Oudejaarsnacht 2016 zijn wij voor de tweede keer in een half jaar slachtoffer geworden van kleine criminaliteit. Er werd weer bij ons ingebroken, de dieven namen mijn computer mee, een tablet en ons fototoestel.
Ze haalden alle kasten en laden overhoop en stortten de inhoud op de grond. Als afscheidscadeautje spoten ze een spuitbus slagroom, een fles fritessaus en een fles ketchup in de keuken leeg. Ze leegden ook nog een pak karnemelk en zetten de kraan wijd open.
Omdat bij de eerste inbraak ook zoveel rommel was gemaakt (ze hadden toen flessen met schoonmaakmiddel en shampoo leeggespoten) denken we dat beide inbraken door dezelfde bende zijn gepleegd.
De eerste keer waren ze binnengekomen door het slot van de voordeur te forceren (“cilindertrekken”), de tweede keer gooiden ze een grote steen door het achterraam, waardoor ze de sleutel die wij in het slot hadden laten zitten konden omdraaien.

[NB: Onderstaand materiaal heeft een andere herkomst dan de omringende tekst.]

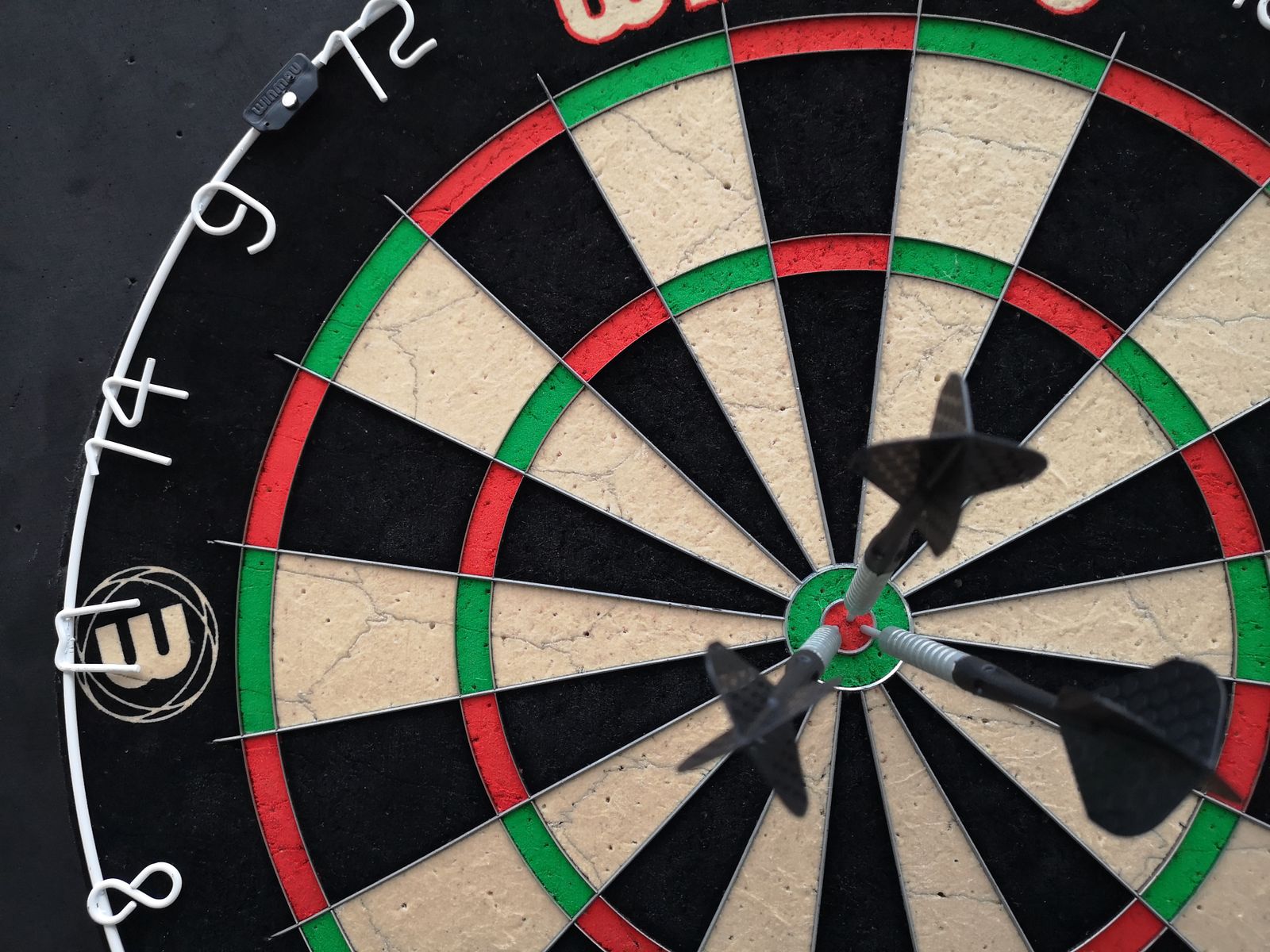 Actual dartboard showing darts grouped around the bullseye
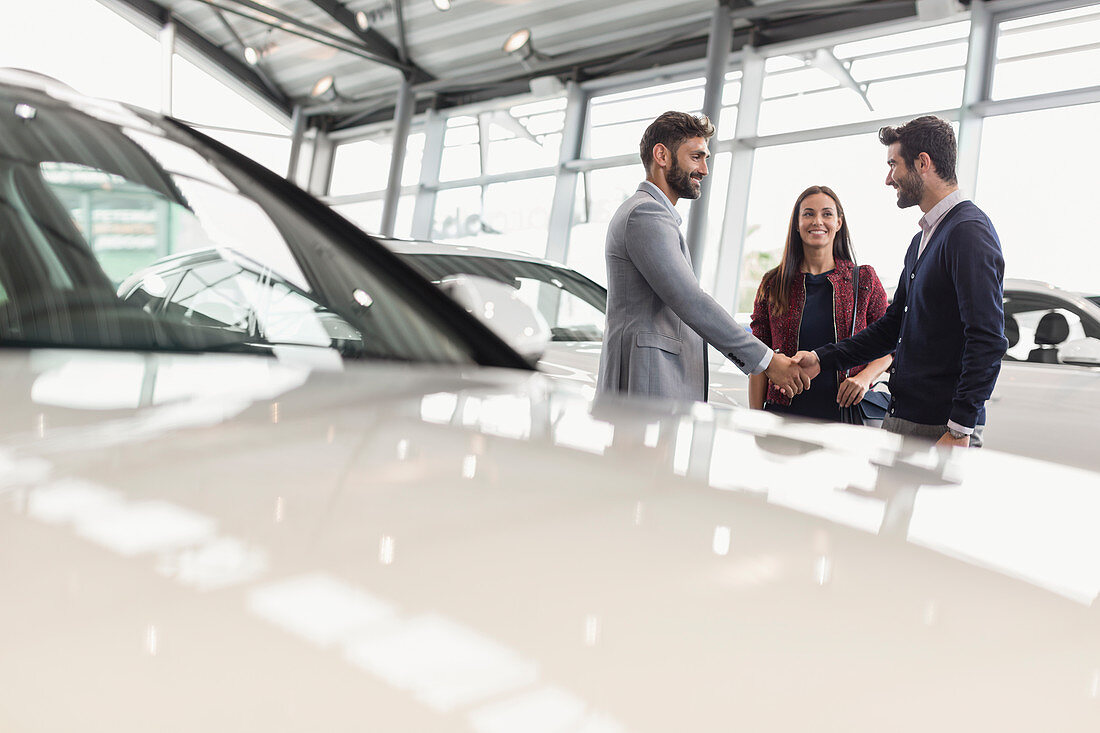 Car salesman shaking hands with couple customers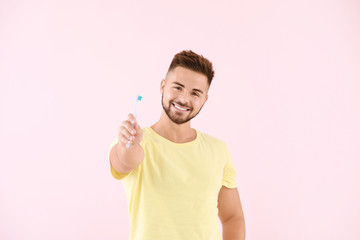 Wall Mural - Portrait of man with toothbrush on color background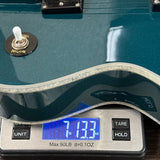 Used Epiphone Emperor Swingster Delta Blue Metallic on scale displaying weight.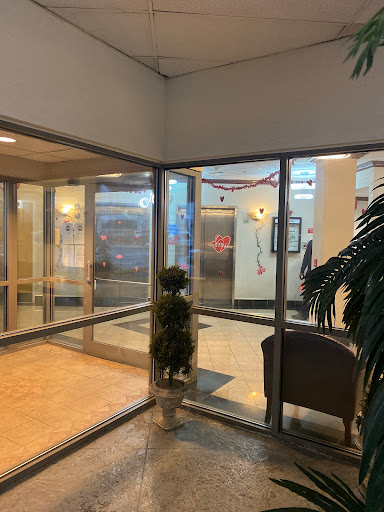 A spacious lobby showcasing glass doors and indoor greenery, creating an inviting atmosphere.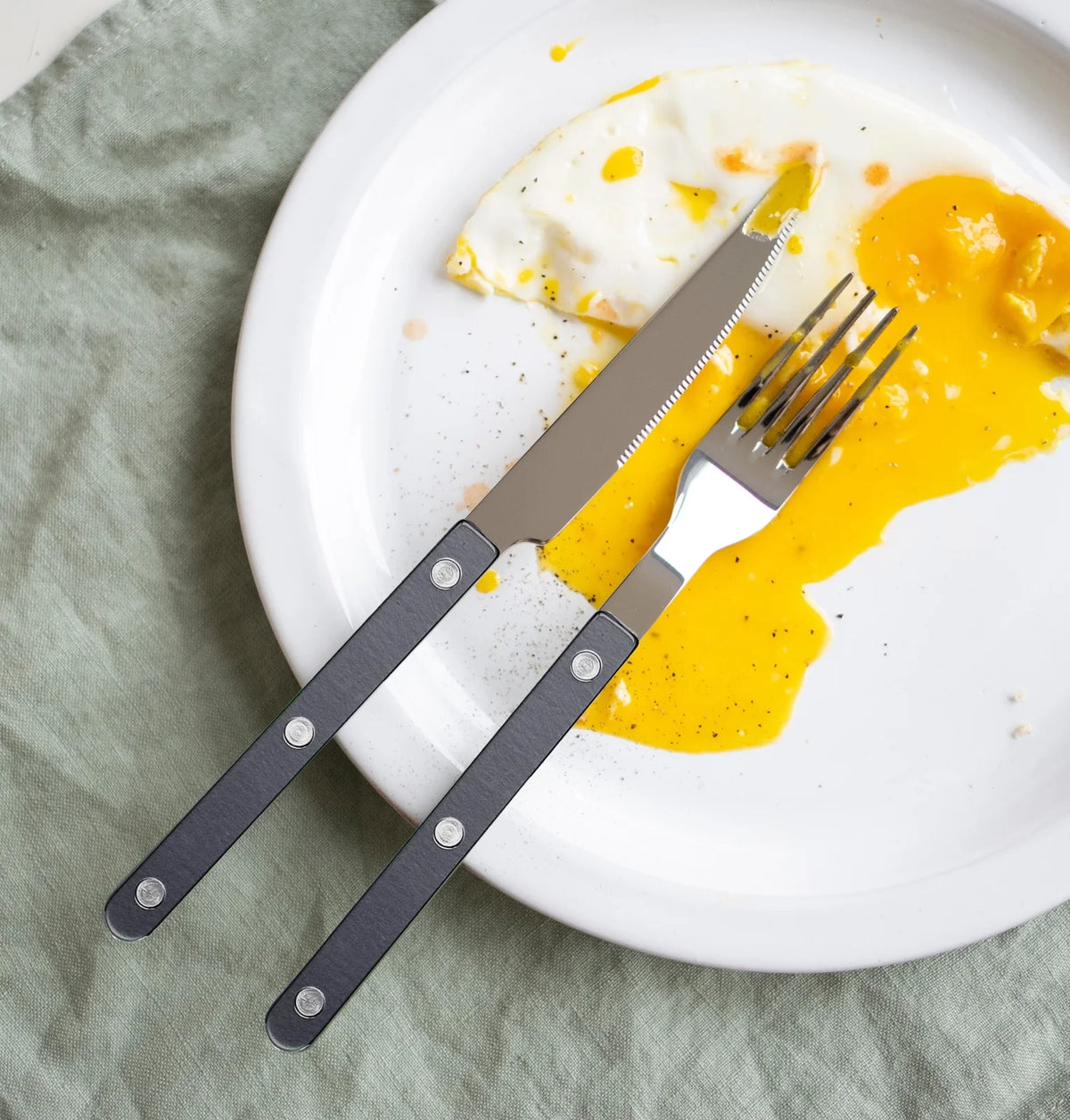 A partially eaten fried egg with runny yolk rests on a white plate, accompanied by a Sabre Bistrot Pearly 5 Piece Setting - Shiny cutlery set. The plate is placed on a light green fabric surface.
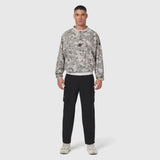 Tetra-Lite Blade Collar Zip Jacket in digital camo, worn with black cargo pants, front view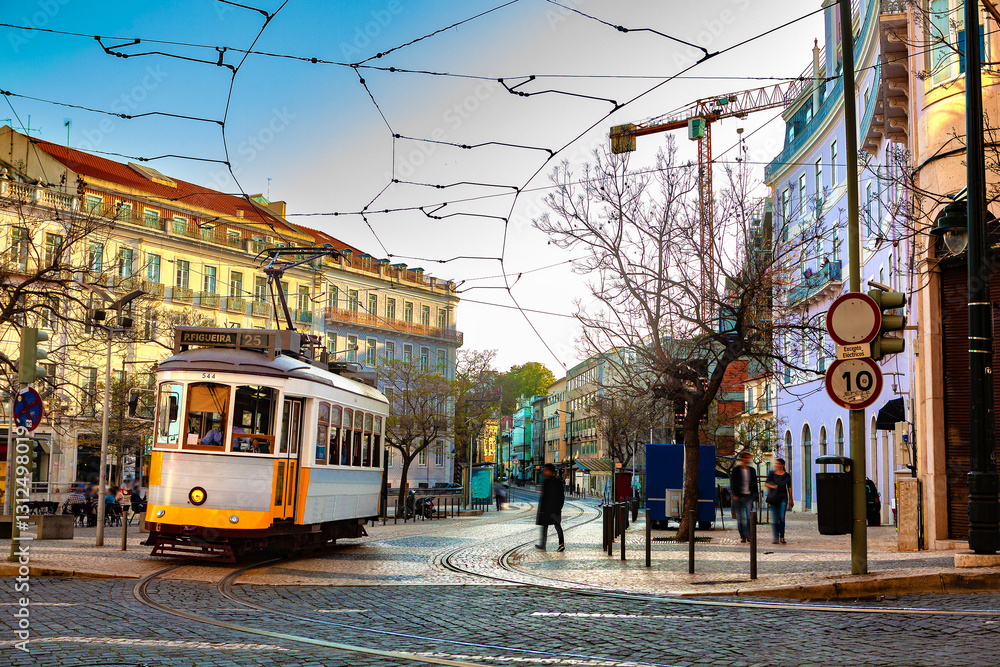 Obraz premium Tranvía tipico avanzando por calle empedrada de Lisboa, con edificios coloridos. Nostalgia y encanto: el tranvía como símbolo de la tradición y el alma vibrante de Lisboa.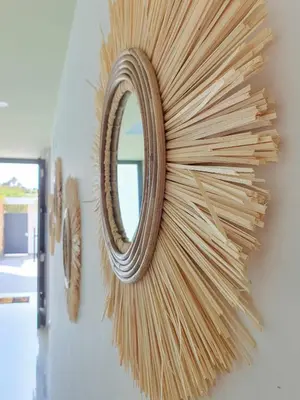 a mirror hanging on a wall with wooden sticks at La Casetta de Conil junto a la playa in Conil de la Frontera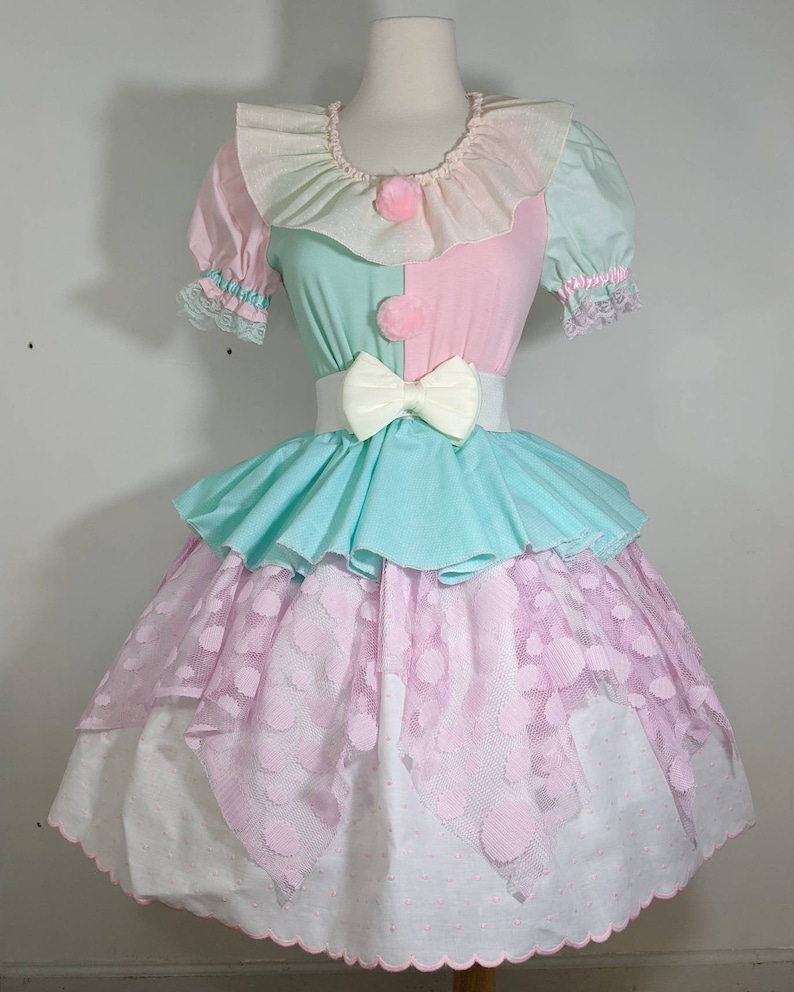 May include: A pastel-colored dress with a ruffled collar, a pink and green bodice, and a layered skirt with pink polka dots. The dress has a white sash with a large bow.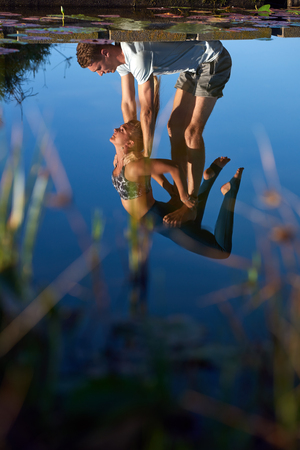 Artistic reflection on water of couple doing yoga together, strength trust exercise healthy lifestyleの写真素材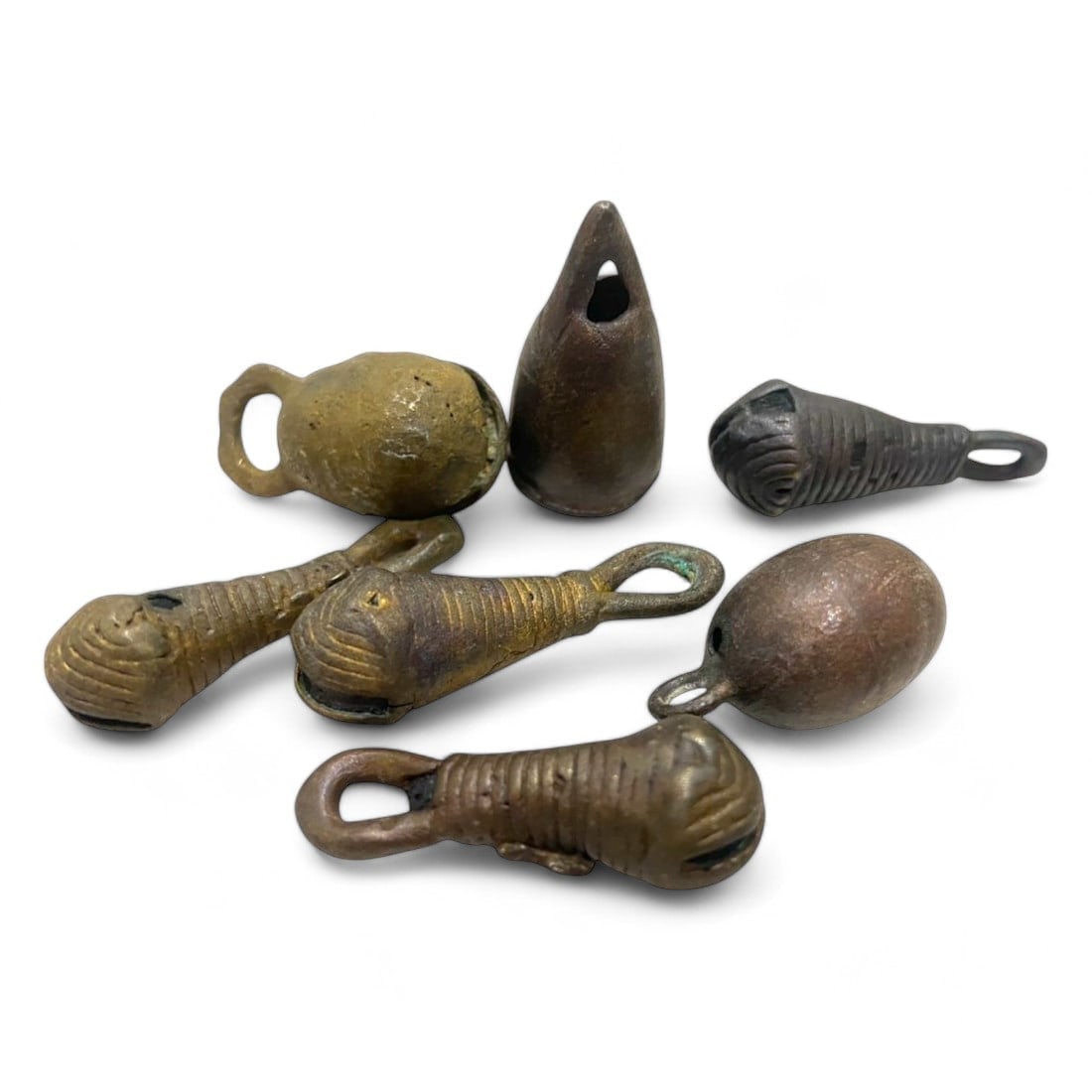 AFRICAN ANTIQUE: Lot of 7 Bronze Bell Currency Artifacts (43g, 2.5-3.5cm): This lot includes seven bronze African bell currency artifacts, collectively weighing 43g and measuring between 2.5 and 3.5 cm. Each piece is uniquely crafted, featuring loops and finely incised detai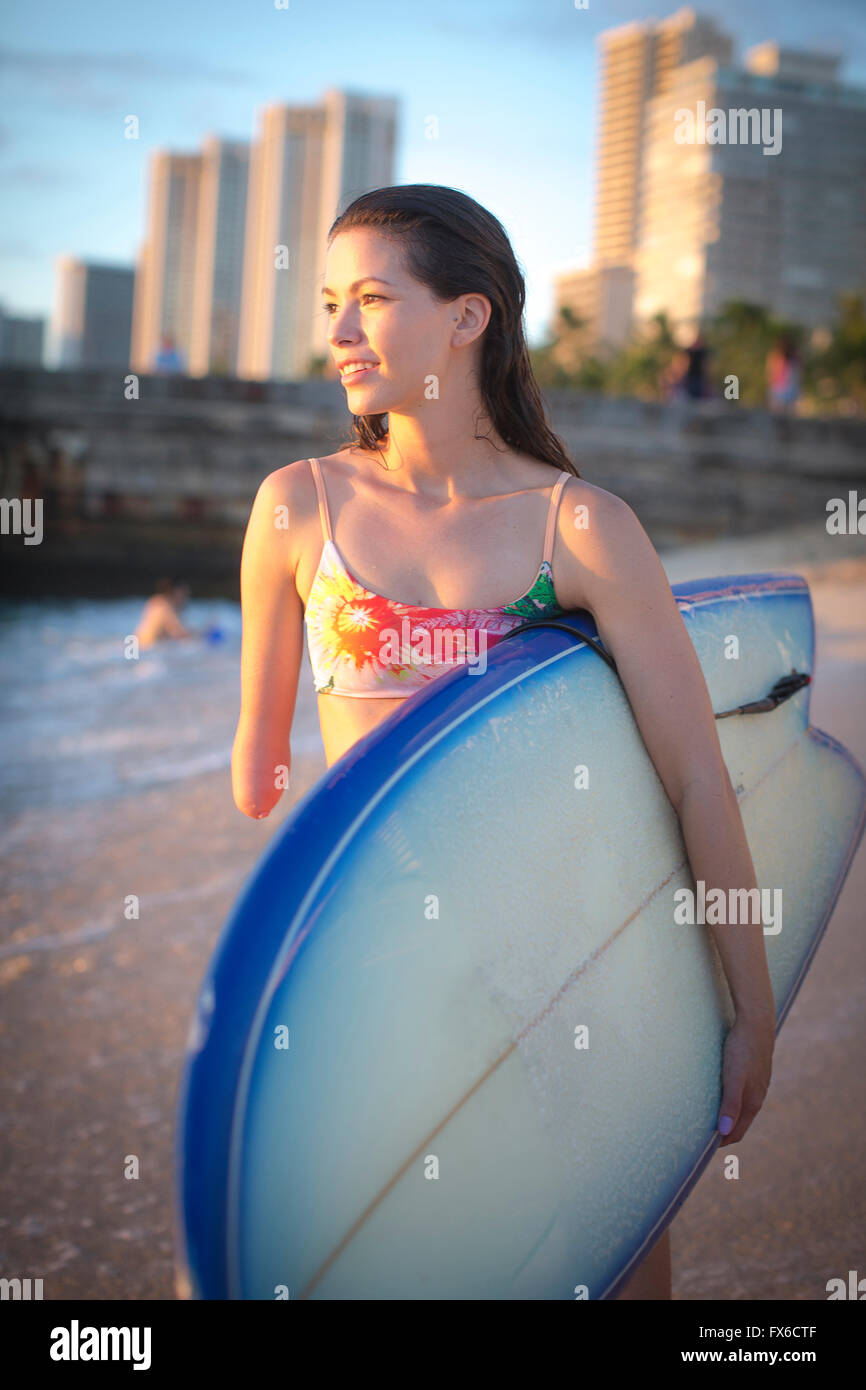 Mixed race amputee carrying surfboard on beach Stock Photo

De steen ging dwars door de kerstboom heen, de kamer lag vol met grote en kleine scherven.
Gevoel en gevolg.
We noemen het kleine criminaliteit, maar zo voelt het niet. Je ziet dat de luxaflex naar beneden is gedaan en weet dus als je thuiskomt dat er bezoekers zijn geweest. Je staat te trillen op je benen en wordt heel erg kwaad als je de puinhoop ziet die ze hebben aangericht.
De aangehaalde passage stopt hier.